Enregistrements conservés
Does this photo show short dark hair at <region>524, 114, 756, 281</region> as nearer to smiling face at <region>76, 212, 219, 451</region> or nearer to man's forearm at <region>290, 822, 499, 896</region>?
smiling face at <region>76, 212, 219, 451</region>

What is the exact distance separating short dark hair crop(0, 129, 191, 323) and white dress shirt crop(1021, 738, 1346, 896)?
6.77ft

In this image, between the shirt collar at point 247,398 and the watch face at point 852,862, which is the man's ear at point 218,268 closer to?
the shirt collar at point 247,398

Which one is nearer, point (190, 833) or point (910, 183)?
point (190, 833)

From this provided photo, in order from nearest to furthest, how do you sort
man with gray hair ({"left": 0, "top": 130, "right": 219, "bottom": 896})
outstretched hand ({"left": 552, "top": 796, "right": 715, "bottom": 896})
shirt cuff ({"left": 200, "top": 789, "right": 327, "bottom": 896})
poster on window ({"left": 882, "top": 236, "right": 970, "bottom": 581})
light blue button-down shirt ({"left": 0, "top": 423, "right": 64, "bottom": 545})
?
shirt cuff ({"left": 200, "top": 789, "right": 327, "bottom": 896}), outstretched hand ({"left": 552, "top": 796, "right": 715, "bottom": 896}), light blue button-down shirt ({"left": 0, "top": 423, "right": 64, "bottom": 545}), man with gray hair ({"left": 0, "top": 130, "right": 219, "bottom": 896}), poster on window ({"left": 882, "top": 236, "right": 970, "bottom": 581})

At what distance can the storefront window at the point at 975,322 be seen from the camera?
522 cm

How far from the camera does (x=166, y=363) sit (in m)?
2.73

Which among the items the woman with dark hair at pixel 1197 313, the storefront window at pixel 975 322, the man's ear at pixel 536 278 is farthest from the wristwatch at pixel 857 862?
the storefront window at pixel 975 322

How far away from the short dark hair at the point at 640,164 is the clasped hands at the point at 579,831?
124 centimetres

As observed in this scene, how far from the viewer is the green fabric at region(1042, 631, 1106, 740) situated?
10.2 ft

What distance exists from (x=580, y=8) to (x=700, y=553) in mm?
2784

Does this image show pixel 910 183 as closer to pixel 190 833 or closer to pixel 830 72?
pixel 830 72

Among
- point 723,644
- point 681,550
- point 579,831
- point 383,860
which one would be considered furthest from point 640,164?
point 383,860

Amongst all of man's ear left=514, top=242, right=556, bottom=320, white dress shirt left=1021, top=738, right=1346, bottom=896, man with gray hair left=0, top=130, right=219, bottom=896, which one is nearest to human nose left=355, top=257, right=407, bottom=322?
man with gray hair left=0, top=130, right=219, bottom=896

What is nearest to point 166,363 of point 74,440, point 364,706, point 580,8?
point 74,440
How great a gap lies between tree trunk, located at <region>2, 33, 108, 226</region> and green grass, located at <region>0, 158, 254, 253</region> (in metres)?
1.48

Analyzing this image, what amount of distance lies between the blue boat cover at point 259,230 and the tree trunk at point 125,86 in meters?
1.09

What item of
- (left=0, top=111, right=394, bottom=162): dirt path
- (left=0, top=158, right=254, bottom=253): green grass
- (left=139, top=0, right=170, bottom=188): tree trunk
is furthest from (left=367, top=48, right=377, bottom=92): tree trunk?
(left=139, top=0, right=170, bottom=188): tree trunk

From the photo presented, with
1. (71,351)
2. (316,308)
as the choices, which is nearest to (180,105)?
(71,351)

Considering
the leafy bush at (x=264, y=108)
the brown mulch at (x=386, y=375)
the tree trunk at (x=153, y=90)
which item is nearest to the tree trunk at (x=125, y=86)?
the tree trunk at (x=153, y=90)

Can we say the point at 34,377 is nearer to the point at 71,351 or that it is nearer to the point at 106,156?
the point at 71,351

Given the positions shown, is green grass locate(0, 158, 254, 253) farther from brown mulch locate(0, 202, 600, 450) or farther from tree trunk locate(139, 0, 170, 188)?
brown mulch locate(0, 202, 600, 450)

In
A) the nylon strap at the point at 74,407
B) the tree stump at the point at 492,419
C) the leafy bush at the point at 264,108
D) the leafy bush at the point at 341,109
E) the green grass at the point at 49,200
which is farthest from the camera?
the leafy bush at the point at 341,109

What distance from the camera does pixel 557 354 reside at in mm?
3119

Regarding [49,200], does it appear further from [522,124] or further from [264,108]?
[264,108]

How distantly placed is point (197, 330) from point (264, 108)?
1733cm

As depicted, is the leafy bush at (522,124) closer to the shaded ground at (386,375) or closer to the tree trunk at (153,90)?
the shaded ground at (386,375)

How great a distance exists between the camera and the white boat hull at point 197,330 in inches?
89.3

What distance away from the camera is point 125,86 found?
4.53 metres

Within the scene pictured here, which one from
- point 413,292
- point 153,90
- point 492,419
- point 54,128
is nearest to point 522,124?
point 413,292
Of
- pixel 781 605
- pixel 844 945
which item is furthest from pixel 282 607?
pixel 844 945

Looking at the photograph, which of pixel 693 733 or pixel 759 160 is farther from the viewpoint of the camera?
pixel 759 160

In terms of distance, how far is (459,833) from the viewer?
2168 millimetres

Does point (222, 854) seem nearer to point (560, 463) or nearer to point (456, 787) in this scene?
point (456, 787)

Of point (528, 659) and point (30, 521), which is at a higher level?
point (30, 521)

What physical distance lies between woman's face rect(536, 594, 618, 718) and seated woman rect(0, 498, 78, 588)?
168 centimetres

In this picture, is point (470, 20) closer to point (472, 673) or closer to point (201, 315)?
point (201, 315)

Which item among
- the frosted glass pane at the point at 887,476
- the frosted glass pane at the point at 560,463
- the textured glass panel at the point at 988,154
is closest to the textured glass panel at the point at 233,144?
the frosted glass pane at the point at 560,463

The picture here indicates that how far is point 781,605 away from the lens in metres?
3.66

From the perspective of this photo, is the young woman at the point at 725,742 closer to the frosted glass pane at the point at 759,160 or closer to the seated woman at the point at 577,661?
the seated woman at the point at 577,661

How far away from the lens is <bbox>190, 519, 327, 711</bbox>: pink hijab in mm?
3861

Consignes de tâche
Reproduisez à l'identique tous les enregistrements ci-dessus, sans rien y changer.

Résultat obtenu
Does this photo show short dark hair at <region>524, 114, 756, 281</region> as nearer to smiling face at <region>76, 212, 219, 451</region> or nearer to man's forearm at <region>290, 822, 499, 896</region>?
smiling face at <region>76, 212, 219, 451</region>

What is the exact distance separating short dark hair crop(0, 129, 191, 323) and white dress shirt crop(1021, 738, 1346, 896)?
6.77ft

In this image, between the shirt collar at point 247,398 and the watch face at point 852,862, which is the man's ear at point 218,268 closer to?
the shirt collar at point 247,398

Which one is nearer, point (190, 833) or point (910, 183)?
point (190, 833)

From this provided photo, in order from nearest to furthest, how do you sort
man with gray hair ({"left": 0, "top": 130, "right": 219, "bottom": 896})
outstretched hand ({"left": 552, "top": 796, "right": 715, "bottom": 896})
shirt cuff ({"left": 200, "top": 789, "right": 327, "bottom": 896})
poster on window ({"left": 882, "top": 236, "right": 970, "bottom": 581})
light blue button-down shirt ({"left": 0, "top": 423, "right": 64, "bottom": 545})
?
shirt cuff ({"left": 200, "top": 789, "right": 327, "bottom": 896}), outstretched hand ({"left": 552, "top": 796, "right": 715, "bottom": 896}), light blue button-down shirt ({"left": 0, "top": 423, "right": 64, "bottom": 545}), man with gray hair ({"left": 0, "top": 130, "right": 219, "bottom": 896}), poster on window ({"left": 882, "top": 236, "right": 970, "bottom": 581})

At what distance can the storefront window at the point at 975,322 be seen from the camera?
522 cm

How far from the camera does (x=166, y=363) sit (in m)?
2.73

Which among the items the woman with dark hair at pixel 1197 313, the storefront window at pixel 975 322, the man's ear at pixel 536 278 is farthest from the wristwatch at pixel 857 862?
the storefront window at pixel 975 322

How far away from the short dark hair at the point at 640,164 is the clasped hands at the point at 579,831?
124 centimetres

As observed in this scene, how far from the viewer is the green fabric at region(1042, 631, 1106, 740) situated?
10.2 ft

What distance exists from (x=580, y=8) to (x=700, y=553) in mm?
2784

Does this image show pixel 910 183 as closer to pixel 190 833 or closer to pixel 830 72?
pixel 830 72

Among
- point 723,644
- point 681,550
- point 579,831
- point 383,860
which one would be considered furthest from point 640,164?
point 383,860

Amongst all of man's ear left=514, top=242, right=556, bottom=320, white dress shirt left=1021, top=738, right=1346, bottom=896, man with gray hair left=0, top=130, right=219, bottom=896, which one is nearest to human nose left=355, top=257, right=407, bottom=322?
man with gray hair left=0, top=130, right=219, bottom=896

What is nearest to point 166,363 of point 74,440, point 364,706, point 580,8?
point 74,440
How great a gap lies between tree trunk, located at <region>2, 33, 108, 226</region> and green grass, located at <region>0, 158, 254, 253</region> (in metres)?
1.48

Analyzing this image, what amount of distance lies between the blue boat cover at point 259,230 and the tree trunk at point 125,86 in meters?
1.09

What item of
- (left=0, top=111, right=394, bottom=162): dirt path
- (left=0, top=158, right=254, bottom=253): green grass
- (left=139, top=0, right=170, bottom=188): tree trunk
is furthest from (left=367, top=48, right=377, bottom=92): tree trunk?
(left=139, top=0, right=170, bottom=188): tree trunk

From the photo presented, with
1. (71,351)
2. (316,308)
as the choices, which is nearest to (180,105)?
(71,351)

Considering
the leafy bush at (x=264, y=108)
the brown mulch at (x=386, y=375)
the tree trunk at (x=153, y=90)
which item is nearest to the tree trunk at (x=125, y=86)?
the tree trunk at (x=153, y=90)

Can we say the point at 34,377 is nearer to the point at 71,351 or that it is nearer to the point at 106,156?
the point at 71,351

Given the positions shown, is green grass locate(0, 158, 254, 253) farther from brown mulch locate(0, 202, 600, 450) or farther from tree trunk locate(139, 0, 170, 188)?
brown mulch locate(0, 202, 600, 450)

In
A) the nylon strap at the point at 74,407
B) the tree stump at the point at 492,419
C) the leafy bush at the point at 264,108
D) the leafy bush at the point at 341,109
E) the green grass at the point at 49,200
which is farthest from the camera?
the leafy bush at the point at 341,109

What distance from the camera does pixel 557 354 reside at in mm?
3119

Regarding [49,200], does it appear further from [522,124] or further from [264,108]?
[264,108]

How distantly placed is point (197, 330) from point (264, 108)?
1733cm

As depicted, is the leafy bush at (522,124) closer to the shaded ground at (386,375) or closer to the tree trunk at (153,90)?
the shaded ground at (386,375)

How great a distance exists between the camera and the white boat hull at point 197,330 in inches?
89.3

What distance away from the camera is point 125,86 found?
4.53 metres

Within the scene pictured here, which one from
- point 413,292
- point 153,90
- point 492,419
- point 54,128
is nearest to point 522,124?
point 413,292
Of
- pixel 781 605
- pixel 844 945
which item is furthest from pixel 282 607?
pixel 844 945

Looking at the photograph, which of pixel 693 733 or pixel 759 160 is farther from the viewpoint of the camera?
pixel 759 160

In terms of distance, how far is (459,833) from the viewer?
2168 millimetres

Does point (222, 854) seem nearer to point (560, 463) or nearer to point (456, 787) in this scene?
point (456, 787)

Of point (528, 659) and point (30, 521), which is at a higher level?
point (30, 521)

What physical distance lies between woman's face rect(536, 594, 618, 718) and seated woman rect(0, 498, 78, 588)?
168 centimetres

In this picture, is point (470, 20) closer to point (472, 673) or closer to point (201, 315)?
point (201, 315)

Which item among
- the frosted glass pane at the point at 887,476
- the frosted glass pane at the point at 560,463
- the textured glass panel at the point at 988,154
is closest to the textured glass panel at the point at 233,144?
the frosted glass pane at the point at 560,463

The picture here indicates that how far is point 781,605 away from the lens in metres?
3.66

From the perspective of this photo, is the young woman at the point at 725,742 closer to the frosted glass pane at the point at 759,160 or closer to the seated woman at the point at 577,661?
the seated woman at the point at 577,661

How far away from the lens is <bbox>190, 519, 327, 711</bbox>: pink hijab in mm?
3861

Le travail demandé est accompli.